(Records excerpted from a collection)
╭──

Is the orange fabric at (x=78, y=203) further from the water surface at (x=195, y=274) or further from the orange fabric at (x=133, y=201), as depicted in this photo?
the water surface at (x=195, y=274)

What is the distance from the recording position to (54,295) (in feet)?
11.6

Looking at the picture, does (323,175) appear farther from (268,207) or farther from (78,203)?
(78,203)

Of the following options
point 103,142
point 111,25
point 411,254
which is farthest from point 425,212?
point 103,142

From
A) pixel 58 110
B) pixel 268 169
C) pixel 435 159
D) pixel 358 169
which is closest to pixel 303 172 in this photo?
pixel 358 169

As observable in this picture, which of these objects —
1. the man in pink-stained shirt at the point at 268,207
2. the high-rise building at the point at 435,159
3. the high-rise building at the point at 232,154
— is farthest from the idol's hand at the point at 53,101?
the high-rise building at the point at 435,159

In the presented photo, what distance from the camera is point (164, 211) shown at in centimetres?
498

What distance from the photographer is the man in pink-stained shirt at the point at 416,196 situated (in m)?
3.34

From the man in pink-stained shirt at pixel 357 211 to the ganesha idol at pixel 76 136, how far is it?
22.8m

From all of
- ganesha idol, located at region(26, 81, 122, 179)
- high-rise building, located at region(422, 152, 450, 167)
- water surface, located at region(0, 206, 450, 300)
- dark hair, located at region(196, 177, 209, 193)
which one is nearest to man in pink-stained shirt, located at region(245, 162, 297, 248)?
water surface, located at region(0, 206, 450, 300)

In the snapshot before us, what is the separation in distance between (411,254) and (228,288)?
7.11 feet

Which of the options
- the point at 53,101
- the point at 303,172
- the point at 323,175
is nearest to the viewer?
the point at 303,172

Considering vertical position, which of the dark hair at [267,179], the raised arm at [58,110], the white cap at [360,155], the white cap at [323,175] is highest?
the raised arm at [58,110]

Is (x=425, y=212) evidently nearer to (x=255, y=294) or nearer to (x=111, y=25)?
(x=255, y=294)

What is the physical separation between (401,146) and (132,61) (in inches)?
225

╰──

* **What you are asked to do**
Change "physical separation" to "actual distance" in the items from the line with "Considering vertical position, which" up to and including the last line of the items. Write out those lines again with nothing else altered.

* **Written reply**
Considering vertical position, which of the dark hair at [267,179], the raised arm at [58,110], the white cap at [360,155], the white cap at [323,175] is highest?
the raised arm at [58,110]

Is (x=425, y=212) evidently nearer to (x=255, y=294) or nearer to (x=111, y=25)?
(x=255, y=294)

What is the actual distance between (401,146) and (132,61) (in inches)?
225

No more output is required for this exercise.